» Task goal
Transcribe every entry precisely, omitting nothing.

» Source data

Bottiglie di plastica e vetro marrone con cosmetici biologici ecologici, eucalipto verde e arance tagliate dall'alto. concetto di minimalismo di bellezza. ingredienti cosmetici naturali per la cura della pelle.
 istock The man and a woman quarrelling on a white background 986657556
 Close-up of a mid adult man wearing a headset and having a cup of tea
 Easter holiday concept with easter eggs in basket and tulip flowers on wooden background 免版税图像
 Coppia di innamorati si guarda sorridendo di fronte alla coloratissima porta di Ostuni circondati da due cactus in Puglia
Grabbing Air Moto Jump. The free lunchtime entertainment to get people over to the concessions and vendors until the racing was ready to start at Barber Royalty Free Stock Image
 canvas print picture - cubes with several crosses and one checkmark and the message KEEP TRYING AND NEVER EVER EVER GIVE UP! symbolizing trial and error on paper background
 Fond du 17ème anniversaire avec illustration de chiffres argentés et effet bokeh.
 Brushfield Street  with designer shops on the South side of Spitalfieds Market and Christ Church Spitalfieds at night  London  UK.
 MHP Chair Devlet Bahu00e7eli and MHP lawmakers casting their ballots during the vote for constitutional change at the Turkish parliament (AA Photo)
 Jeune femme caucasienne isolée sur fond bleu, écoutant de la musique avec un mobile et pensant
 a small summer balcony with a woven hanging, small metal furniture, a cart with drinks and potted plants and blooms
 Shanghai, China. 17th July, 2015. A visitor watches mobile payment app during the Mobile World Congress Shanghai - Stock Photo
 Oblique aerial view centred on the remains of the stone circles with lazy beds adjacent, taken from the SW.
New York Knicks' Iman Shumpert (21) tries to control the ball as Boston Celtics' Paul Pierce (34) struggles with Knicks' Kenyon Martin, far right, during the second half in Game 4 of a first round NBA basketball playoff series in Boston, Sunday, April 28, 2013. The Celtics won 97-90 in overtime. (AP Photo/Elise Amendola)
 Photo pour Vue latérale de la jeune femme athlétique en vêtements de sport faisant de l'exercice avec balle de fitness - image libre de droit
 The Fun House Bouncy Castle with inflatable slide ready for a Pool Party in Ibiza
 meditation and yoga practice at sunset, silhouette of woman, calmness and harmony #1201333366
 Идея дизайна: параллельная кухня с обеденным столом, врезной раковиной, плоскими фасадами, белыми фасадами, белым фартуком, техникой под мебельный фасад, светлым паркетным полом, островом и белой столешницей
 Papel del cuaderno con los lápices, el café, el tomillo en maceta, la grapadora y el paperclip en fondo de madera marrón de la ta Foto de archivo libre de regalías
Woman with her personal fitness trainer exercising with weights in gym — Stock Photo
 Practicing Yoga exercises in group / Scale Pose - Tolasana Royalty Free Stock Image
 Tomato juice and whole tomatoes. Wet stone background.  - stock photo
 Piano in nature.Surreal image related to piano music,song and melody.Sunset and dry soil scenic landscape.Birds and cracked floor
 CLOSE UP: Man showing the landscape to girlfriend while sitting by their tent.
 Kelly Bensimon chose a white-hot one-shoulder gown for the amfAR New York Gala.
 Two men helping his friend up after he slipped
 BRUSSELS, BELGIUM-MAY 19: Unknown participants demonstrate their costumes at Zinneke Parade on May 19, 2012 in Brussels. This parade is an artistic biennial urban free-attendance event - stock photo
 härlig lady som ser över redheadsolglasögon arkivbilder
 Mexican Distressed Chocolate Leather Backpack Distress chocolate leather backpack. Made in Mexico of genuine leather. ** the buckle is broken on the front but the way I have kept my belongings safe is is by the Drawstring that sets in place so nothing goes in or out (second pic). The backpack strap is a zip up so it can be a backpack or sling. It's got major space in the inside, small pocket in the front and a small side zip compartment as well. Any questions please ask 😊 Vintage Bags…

» Solution to this exercise
Bottiglie di plastica e vetro marrone con cosmetici biologici ecologici, eucalipto verde e arance tagliate dall'alto. concetto di minimalismo di bellezza. ingredienti cosmetici naturali per la cura della pelle.
 istock The man and a woman quarrelling on a white background 986657556
 Close-up of a mid adult man wearing a headset and having a cup of tea
 Easter holiday concept with easter eggs in basket and tulip flowers on wooden background 免版税图像
 Coppia di innamorati si guarda sorridendo di fronte alla coloratissima porta di Ostuni circondati da due cactus in Puglia
Grabbing Air Moto Jump. The free lunchtime entertainment to get people over to the concessions and vendors until the racing was ready to start at Barber Royalty Free Stock Image
 canvas print picture - cubes with several crosses and one checkmark and the message KEEP TRYING AND NEVER EVER EVER GIVE UP! symbolizing trial and error on paper background
 Fond du 17ème anniversaire avec illustration de chiffres argentés et effet bokeh.
 Brushfield Street  with designer shops on the South side of Spitalfieds Market and Christ Church Spitalfieds at night  London  UK.
 MHP Chair Devlet Bahu00e7eli and MHP lawmakers casting their ballots during the vote for constitutional change at the Turkish parliament (AA Photo)
 Jeune femme caucasienne isolée sur fond bleu, écoutant de la musique avec un mobile et pensant
 a small summer balcony with a woven hanging, small metal furniture, a cart with drinks and potted plants and blooms
 Shanghai, China. 17th July, 2015. A visitor watches mobile payment app during the Mobile World Congress Shanghai - Stock Photo
 Oblique aerial view centred on the remains of the stone circles with lazy beds adjacent, taken from the SW.
New York Knicks' Iman Shumpert (21) tries to control the ball as Boston Celtics' Paul Pierce (34) struggles with Knicks' Kenyon Martin, far right, during the second half in Game 4 of a first round NBA basketball playoff series in Boston, Sunday, April 28, 2013. The Celtics won 97-90 in overtime. (AP Photo/Elise Amendola)
 Photo pour Vue latérale de la jeune femme athlétique en vêtements de sport faisant de l'exercice avec balle de fitness - image libre de droit
 The Fun House Bouncy Castle with inflatable slide ready for a Pool Party in Ibiza
 meditation and yoga practice at sunset, silhouette of woman, calmness and harmony #1201333366
 Идея дизайна: параллельная кухня с обеденным столом, врезной раковиной, плоскими фасадами, белыми фасадами, белым фартуком, техникой под мебельный фасад, светлым паркетным полом, островом и белой столешницей
 Papel del cuaderno con los lápices, el café, el tomillo en maceta, la grapadora y el paperclip en fondo de madera marrón de la ta Foto de archivo libre de regalías
Woman with her personal fitness trainer exercising with weights in gym — Stock Photo
 Practicing Yoga exercises in group / Scale Pose - Tolasana Royalty Free Stock Image
 Tomato juice and whole tomatoes. Wet stone background.  - stock photo
 Piano in nature.Surreal image related to piano music,song and melody.Sunset and dry soil scenic landscape.Birds and cracked floor
 CLOSE UP: Man showing the landscape to girlfriend while sitting by their tent.
 Kelly Bensimon chose a white-hot one-shoulder gown for the amfAR New York Gala.
 Two men helping his friend up after he slipped
 BRUSSELS, BELGIUM-MAY 19: Unknown participants demonstrate their costumes at Zinneke Parade on May 19, 2012 in Brussels. This parade is an artistic biennial urban free-attendance event - stock photo
 härlig lady som ser över redheadsolglasögon arkivbilder
 Mexican Distressed Chocolate Leather Backpack Distress chocolate leather backpack. Made in Mexico of genuine leather. ** the buckle is broken on the front but the way I have kept my belongings safe is is by the Drawstring that sets in place so nothing goes in or out (second pic). The backpack strap is a zip up so it can be a backpack or sling. It's got major space in the inside, small pocket in the front and a small side zip compartment as well. Any questions please ask 😊 Vintage Bags…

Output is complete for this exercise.